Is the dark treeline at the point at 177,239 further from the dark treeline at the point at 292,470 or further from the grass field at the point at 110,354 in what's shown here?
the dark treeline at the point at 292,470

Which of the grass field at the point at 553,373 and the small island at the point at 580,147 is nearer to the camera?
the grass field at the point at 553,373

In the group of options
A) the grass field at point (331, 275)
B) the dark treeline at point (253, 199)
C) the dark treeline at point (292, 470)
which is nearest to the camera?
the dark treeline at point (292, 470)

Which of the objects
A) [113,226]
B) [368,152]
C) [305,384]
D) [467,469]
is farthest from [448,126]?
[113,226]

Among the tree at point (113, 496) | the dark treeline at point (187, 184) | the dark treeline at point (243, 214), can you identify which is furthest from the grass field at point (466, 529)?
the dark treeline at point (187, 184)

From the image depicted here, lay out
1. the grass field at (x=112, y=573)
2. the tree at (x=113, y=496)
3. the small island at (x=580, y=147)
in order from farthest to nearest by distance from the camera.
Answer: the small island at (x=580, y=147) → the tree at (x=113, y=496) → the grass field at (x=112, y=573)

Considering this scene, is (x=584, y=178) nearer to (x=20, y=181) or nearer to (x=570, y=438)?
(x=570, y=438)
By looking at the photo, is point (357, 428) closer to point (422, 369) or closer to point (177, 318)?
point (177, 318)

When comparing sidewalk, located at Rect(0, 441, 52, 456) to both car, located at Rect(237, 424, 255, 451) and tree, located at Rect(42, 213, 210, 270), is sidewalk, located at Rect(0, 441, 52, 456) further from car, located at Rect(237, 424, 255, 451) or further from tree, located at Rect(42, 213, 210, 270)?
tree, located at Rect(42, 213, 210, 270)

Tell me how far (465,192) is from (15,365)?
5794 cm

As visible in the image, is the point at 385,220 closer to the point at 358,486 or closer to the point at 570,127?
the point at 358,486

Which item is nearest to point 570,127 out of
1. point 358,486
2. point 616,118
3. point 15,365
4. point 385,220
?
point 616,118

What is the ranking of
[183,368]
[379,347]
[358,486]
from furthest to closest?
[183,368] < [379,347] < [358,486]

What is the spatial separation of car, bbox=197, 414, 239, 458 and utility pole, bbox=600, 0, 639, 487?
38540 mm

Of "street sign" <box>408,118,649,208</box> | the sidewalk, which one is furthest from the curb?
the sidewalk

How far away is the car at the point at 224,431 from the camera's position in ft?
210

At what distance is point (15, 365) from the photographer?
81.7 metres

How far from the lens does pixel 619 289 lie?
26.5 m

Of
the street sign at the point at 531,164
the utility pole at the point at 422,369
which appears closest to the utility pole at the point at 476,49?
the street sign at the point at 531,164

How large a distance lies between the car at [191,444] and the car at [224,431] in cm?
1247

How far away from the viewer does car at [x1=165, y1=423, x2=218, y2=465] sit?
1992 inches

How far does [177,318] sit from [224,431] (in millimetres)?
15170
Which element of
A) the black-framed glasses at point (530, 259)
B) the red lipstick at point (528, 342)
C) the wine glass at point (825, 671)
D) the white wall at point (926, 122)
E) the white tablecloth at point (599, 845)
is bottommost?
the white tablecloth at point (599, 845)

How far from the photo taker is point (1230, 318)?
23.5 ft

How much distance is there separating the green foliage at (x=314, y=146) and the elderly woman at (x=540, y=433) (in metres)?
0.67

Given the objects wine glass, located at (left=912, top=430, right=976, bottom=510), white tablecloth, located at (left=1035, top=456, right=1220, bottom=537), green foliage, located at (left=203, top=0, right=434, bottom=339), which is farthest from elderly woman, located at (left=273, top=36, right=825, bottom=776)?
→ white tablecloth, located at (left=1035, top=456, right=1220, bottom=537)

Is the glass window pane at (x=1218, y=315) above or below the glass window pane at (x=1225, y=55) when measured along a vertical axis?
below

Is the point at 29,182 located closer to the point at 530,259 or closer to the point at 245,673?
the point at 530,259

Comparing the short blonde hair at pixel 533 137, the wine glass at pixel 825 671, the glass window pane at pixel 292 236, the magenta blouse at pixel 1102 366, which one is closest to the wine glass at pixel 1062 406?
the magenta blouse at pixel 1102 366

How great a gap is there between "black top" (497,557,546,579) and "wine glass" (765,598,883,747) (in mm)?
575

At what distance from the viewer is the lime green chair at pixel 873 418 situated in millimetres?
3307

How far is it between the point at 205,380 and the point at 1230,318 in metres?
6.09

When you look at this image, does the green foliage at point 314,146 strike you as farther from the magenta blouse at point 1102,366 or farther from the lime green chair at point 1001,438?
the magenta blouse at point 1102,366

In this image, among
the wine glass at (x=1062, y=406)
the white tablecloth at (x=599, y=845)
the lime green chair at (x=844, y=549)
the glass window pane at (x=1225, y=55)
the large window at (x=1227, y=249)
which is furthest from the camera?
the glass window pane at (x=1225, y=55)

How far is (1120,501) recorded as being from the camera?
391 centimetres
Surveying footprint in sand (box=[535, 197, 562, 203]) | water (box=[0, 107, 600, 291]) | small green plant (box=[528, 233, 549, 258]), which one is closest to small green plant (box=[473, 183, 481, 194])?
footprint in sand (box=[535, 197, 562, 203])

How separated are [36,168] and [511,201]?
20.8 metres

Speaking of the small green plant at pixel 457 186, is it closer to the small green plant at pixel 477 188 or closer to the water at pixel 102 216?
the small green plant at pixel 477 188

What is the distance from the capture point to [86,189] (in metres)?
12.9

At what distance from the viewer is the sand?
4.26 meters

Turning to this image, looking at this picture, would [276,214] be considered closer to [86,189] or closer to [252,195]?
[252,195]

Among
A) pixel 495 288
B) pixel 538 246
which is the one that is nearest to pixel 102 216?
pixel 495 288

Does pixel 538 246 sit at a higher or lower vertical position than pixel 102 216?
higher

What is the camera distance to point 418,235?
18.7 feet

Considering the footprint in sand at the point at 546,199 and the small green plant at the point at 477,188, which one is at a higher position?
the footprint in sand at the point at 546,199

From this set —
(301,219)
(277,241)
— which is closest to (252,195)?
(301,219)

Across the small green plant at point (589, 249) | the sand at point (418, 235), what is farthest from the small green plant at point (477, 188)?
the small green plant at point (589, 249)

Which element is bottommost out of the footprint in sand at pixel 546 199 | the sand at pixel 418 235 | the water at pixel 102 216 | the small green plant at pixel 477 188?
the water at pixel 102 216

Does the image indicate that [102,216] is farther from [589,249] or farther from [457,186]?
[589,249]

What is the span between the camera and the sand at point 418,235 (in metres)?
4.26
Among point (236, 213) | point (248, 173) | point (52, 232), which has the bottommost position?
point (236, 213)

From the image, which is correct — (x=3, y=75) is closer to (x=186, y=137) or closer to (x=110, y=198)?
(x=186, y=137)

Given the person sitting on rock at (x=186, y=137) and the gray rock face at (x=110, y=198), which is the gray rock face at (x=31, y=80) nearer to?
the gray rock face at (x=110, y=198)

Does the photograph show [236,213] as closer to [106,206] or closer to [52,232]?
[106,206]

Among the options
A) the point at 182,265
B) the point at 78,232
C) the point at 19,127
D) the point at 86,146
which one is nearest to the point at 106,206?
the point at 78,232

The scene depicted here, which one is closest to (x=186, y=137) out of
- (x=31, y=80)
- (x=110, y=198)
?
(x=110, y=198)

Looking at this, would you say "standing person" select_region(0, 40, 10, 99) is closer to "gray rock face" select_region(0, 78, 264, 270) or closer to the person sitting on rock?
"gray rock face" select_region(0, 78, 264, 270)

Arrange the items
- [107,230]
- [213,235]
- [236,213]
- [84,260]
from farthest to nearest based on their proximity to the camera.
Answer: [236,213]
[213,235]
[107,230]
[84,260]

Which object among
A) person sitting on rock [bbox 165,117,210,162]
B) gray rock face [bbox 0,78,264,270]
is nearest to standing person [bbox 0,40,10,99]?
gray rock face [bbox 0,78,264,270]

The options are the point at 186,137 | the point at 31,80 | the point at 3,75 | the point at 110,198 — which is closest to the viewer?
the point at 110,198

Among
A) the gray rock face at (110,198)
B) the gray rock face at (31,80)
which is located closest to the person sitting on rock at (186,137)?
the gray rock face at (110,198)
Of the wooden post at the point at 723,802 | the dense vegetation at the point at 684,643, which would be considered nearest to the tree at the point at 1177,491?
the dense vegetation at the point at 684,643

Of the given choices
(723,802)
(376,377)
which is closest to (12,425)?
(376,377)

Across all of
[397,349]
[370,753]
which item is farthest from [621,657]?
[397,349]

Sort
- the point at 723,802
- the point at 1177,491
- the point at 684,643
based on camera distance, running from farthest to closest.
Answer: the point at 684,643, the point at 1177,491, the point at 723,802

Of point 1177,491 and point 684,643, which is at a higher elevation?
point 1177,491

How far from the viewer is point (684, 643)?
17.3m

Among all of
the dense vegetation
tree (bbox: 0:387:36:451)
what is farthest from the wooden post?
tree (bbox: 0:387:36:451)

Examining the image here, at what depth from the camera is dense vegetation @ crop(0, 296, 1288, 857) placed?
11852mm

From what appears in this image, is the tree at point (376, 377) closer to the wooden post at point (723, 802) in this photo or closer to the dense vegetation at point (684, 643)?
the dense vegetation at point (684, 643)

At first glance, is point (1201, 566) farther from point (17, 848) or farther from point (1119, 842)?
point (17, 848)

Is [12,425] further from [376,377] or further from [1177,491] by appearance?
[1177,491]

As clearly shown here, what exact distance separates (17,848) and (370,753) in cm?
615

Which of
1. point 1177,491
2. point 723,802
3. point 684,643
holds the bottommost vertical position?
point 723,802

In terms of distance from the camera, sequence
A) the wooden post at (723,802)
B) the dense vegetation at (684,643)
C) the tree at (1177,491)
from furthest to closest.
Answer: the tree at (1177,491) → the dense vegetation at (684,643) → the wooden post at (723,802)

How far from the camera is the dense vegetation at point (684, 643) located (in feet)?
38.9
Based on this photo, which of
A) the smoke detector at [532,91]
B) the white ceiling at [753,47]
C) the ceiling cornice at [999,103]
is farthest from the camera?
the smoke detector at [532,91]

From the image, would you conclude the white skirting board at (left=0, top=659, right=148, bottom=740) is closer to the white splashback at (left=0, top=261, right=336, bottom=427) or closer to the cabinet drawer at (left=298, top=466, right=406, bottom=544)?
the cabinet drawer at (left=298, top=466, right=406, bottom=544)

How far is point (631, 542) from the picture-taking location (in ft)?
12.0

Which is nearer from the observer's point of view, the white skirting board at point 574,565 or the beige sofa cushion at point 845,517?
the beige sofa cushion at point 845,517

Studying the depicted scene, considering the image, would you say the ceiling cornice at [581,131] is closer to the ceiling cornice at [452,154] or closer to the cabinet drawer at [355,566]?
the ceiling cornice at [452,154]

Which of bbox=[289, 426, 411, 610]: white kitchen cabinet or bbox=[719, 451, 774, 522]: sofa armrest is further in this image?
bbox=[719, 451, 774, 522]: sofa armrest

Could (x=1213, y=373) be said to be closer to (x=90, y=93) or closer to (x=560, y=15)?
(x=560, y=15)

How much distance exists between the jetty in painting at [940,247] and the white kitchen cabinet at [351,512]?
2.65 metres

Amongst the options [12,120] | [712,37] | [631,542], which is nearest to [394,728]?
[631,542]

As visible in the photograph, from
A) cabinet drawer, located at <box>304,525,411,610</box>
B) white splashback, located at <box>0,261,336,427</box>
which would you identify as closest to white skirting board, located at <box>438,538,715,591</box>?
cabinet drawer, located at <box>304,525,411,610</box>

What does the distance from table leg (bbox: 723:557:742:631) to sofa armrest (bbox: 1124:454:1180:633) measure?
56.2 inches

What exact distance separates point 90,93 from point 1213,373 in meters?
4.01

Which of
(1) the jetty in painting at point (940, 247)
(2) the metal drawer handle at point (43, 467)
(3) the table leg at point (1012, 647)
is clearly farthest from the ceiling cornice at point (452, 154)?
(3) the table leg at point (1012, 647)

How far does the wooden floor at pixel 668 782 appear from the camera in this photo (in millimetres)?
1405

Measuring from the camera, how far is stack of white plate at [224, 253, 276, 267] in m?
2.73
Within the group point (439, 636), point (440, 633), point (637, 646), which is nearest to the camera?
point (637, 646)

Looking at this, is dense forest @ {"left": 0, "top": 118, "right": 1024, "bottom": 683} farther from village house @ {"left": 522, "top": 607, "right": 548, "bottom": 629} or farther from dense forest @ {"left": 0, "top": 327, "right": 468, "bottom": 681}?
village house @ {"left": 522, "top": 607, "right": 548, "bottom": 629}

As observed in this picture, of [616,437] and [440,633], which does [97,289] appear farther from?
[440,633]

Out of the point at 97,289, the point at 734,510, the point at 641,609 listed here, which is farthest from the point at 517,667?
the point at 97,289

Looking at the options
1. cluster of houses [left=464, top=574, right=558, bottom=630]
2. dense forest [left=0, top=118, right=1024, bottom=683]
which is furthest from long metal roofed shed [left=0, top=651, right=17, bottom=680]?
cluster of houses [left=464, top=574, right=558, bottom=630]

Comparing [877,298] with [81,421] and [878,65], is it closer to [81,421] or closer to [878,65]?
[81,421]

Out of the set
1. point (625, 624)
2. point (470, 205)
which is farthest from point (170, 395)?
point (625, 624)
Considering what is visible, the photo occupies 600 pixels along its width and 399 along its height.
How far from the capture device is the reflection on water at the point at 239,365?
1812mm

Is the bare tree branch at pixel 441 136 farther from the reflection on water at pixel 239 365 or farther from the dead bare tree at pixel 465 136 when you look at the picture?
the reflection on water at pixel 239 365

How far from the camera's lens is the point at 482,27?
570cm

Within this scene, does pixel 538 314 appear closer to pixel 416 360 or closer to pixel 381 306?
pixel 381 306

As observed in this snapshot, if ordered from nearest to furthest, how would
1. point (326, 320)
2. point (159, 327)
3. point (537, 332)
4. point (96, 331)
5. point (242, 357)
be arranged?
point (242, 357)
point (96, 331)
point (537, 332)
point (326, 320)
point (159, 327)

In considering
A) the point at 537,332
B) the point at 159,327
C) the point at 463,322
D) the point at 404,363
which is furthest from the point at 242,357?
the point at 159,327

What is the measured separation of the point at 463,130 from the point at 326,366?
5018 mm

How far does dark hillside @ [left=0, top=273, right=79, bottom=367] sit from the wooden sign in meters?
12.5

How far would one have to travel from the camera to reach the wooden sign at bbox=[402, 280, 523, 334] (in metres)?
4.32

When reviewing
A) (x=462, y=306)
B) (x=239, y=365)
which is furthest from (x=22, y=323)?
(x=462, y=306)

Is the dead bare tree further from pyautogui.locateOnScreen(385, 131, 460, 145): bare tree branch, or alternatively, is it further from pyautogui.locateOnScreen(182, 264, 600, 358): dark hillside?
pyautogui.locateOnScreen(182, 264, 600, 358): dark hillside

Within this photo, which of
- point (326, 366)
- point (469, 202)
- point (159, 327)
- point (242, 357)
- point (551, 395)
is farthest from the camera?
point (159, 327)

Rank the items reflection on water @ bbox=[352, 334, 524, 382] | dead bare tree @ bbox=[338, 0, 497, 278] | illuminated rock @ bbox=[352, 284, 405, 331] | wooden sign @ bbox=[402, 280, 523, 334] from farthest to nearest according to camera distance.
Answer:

*Task statement:*
Reproduce verbatim the lines of the material beginning at the line that contains "As observed in this snapshot, if" and continuing through the final line of the material, including both of these lines.

*Solution to the exercise:*
As observed in this snapshot, if ordered from nearest to furthest, how would
1. point (326, 320)
2. point (159, 327)
3. point (537, 332)
4. point (96, 331)
5. point (242, 357)
be arranged?
point (242, 357)
point (96, 331)
point (537, 332)
point (326, 320)
point (159, 327)

In considering
A) the point at 537,332
B) the point at 159,327
C) the point at 463,322
D) the point at 404,363
which is furthest from the point at 242,357?
the point at 159,327

What is the measured separation of the point at 463,130 from the point at 326,366?
5018 mm

How far does dark hillside @ [left=0, top=273, right=79, bottom=367] sit from the wooden sign in meters?
12.5

How far would one have to travel from the camera to reach the wooden sign at bbox=[402, 280, 523, 334] (in metres)?
4.32

When reviewing
A) (x=462, y=306)
B) (x=239, y=365)
which is furthest from (x=22, y=323)?
(x=462, y=306)

Is the dead bare tree further from pyautogui.locateOnScreen(385, 131, 460, 145): bare tree branch, or alternatively, is it further from pyautogui.locateOnScreen(182, 264, 600, 358): dark hillside?
pyautogui.locateOnScreen(182, 264, 600, 358): dark hillside

Within this photo, which of
- point (326, 366)
- point (469, 202)
- point (159, 327)
- point (242, 357)
- point (551, 395)
is farthest from the camera?
point (159, 327)

Rank the items reflection on water @ bbox=[352, 334, 524, 382] | dead bare tree @ bbox=[338, 0, 497, 278] | illuminated rock @ bbox=[352, 284, 405, 331] | wooden sign @ bbox=[402, 280, 523, 334] from farthest to nearest according to camera distance.
Answer:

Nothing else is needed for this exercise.